_TASK STATEMENT_
Every record here needs to be retyped exactly.

*** SUPPLIED DATA

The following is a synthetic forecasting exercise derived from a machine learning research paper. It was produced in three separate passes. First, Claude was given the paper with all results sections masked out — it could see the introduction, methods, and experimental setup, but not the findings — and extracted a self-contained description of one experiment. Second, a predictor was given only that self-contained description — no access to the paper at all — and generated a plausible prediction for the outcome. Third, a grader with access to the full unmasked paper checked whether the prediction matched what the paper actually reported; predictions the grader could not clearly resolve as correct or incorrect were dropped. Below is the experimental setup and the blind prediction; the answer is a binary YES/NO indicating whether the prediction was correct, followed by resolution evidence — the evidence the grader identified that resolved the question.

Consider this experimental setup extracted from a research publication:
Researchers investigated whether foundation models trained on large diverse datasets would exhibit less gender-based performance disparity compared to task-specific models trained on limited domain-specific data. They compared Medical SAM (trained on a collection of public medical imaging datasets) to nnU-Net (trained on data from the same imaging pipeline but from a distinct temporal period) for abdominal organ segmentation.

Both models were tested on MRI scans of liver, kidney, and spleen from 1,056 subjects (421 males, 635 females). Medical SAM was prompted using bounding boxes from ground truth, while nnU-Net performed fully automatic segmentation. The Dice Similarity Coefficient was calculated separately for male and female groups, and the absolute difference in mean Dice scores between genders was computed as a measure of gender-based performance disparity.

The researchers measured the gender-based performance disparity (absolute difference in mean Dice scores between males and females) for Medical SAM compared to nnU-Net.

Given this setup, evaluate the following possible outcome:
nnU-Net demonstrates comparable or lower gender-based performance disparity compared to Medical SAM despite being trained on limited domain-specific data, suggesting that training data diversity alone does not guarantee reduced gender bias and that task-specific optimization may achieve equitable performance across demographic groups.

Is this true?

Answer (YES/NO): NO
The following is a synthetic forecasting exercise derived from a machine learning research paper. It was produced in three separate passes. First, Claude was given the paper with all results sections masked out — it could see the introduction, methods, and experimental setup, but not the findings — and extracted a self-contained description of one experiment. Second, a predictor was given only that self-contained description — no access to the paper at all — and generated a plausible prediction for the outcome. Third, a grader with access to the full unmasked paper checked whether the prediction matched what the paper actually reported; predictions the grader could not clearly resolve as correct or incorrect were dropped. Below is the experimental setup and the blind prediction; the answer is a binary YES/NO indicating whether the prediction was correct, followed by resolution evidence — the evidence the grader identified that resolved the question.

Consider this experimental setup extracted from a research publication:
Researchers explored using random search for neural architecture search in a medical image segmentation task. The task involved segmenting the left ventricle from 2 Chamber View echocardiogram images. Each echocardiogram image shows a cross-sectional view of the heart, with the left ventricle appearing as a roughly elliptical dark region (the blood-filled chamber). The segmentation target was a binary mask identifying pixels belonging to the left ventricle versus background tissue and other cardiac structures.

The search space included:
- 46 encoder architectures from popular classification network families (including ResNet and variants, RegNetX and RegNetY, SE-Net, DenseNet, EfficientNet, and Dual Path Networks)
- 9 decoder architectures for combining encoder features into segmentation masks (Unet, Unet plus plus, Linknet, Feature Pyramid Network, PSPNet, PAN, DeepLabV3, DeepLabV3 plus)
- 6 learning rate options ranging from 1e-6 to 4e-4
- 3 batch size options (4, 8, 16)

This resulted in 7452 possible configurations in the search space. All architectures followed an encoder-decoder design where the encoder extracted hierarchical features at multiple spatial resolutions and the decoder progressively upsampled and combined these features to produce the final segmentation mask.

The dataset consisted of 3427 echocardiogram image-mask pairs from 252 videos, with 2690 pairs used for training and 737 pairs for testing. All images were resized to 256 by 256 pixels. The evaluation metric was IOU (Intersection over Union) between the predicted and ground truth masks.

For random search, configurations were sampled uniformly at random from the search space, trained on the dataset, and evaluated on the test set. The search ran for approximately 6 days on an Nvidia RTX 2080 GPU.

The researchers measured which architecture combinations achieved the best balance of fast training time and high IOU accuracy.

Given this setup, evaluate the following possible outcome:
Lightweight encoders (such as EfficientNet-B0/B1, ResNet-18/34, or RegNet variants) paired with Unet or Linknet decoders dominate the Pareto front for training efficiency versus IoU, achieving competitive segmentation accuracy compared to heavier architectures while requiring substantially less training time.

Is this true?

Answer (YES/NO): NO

******

_OUTPUT OF THE TASK_
The following is a synthetic forecasting exercise derived from a machine learning research paper. It was produced in three separate passes. First, Claude was given the paper with all results sections masked out — it could see the introduction, methods, and experimental setup, but not the findings — and extracted a self-contained description of one experiment. Second, a predictor was given only that self-contained description — no access to the paper at all — and generated a plausible prediction for the outcome. Third, a grader with access to the full unmasked paper checked whether the prediction matched what the paper actually reported; predictions the grader could not clearly resolve as correct or incorrect were dropped. Below is the experimental setup and the blind prediction; the answer is a binary YES/NO indicating whether the prediction was correct, followed by resolution evidence — the evidence the grader identified that resolved the question.

Consider this experimental setup extracted from a research publication:
Researchers investigated whether foundation models trained on large diverse datasets would exhibit less gender-based performance disparity compared to task-specific models trained on limited domain-specific data. They compared Medical SAM (trained on a collection of public medical imaging datasets) to nnU-Net (trained on data from the same imaging pipeline but from a distinct temporal period) for abdominal organ segmentation.

Both models were tested on MRI scans of liver, kidney, and spleen from 1,056 subjects (421 males, 635 females). Medical SAM was prompted using bounding boxes from ground truth, while nnU-Net performed fully automatic segmentation. The Dice Similarity Coefficient was calculated separately for male and female groups, and the absolute difference in mean Dice scores between genders was computed as a measure of gender-based performance disparity.

The researchers measured the gender-based performance disparity (absolute difference in mean Dice scores between males and females) for Medical SAM compared to nnU-Net.

Given this setup, evaluate the following possible outcome:
nnU-Net demonstrates comparable or lower gender-based performance disparity compared to Medical SAM despite being trained on limited domain-specific data, suggesting that training data diversity alone does not guarantee reduced gender bias and that task-specific optimization may achieve equitable performance across demographic groups.

Is this true?

Answer (YES/NO): NO
The following is a synthetic forecasting exercise derived from a machine learning research paper. It was produced in three separate passes. First, Claude was given the paper with all results sections masked out — it could see the introduction, methods, and experimental setup, but not the findings — and extracted a self-contained description of one experiment. Second, a predictor was given only that self-contained description — no access to the paper at all — and generated a plausible prediction for the outcome. Third, a grader with access to the full unmasked paper checked whether the prediction matched what the paper actually reported; predictions the grader could not clearly resolve as correct or incorrect were dropped. Below is the experimental setup and the blind prediction; the answer is a binary YES/NO indicating whether the prediction was correct, followed by resolution evidence — the evidence the grader identified that resolved the question.

Consider this experimental setup extracted from a research publication:
Researchers explored using random search for neural architecture search in a medical image segmentation task. The task involved segmenting the left ventricle from 2 Chamber View echocardiogram images. Each echocardiogram image shows a cross-sectional view of the heart, with the left ventricle appearing as a roughly elliptical dark region (the blood-filled chamber). The segmentation target was a binary mask identifying pixels belonging to the left ventricle versus background tissue and other cardiac structures.

The search space included:
- 46 encoder architectures from popular classification network families (including ResNet and variants, RegNetX and RegNetY, SE-Net, DenseNet, EfficientNet, and Dual Path Networks)
- 9 decoder architectures for combining encoder features into segmentation masks (Unet, Unet plus plus, Linknet, Feature Pyramid Network, PSPNet, PAN, DeepLabV3, DeepLabV3 plus)
- 6 learning rate options ranging from 1e-6 to 4e-4
- 3 batch size options (4, 8, 16)

This resulted in 7452 possible configurations in the search space. All architectures followed an encoder-decoder design where the encoder extracted hierarchical features at multiple spatial resolutions and the decoder progressively upsampled and combined these features to produce the final segmentation mask.

The dataset consisted of 3427 echocardiogram image-mask pairs from 252 videos, with 2690 pairs used for training and 737 pairs for testing. All images were resized to 256 by 256 pixels. The evaluation metric was IOU (Intersection over Union) between the predicted and ground truth masks.

For random search, configurations were sampled uniformly at random from the search space, trained on the dataset, and evaluated on the test set. The search ran for approximately 6 days on an Nvidia RTX 2080 GPU.

The researchers measured which architecture combinations achieved the best balance of fast training time and high IOU accuracy.

Given this setup, evaluate the following possible outcome:
Lightweight encoders (such as EfficientNet-B0/B1, ResNet-18/34, or RegNet variants) paired with Unet or Linknet decoders dominate the Pareto front for training efficiency versus IoU, achieving competitive segmentation accuracy compared to heavier architectures while requiring substantially less training time.

Is this true?

Answer (YES/NO): NO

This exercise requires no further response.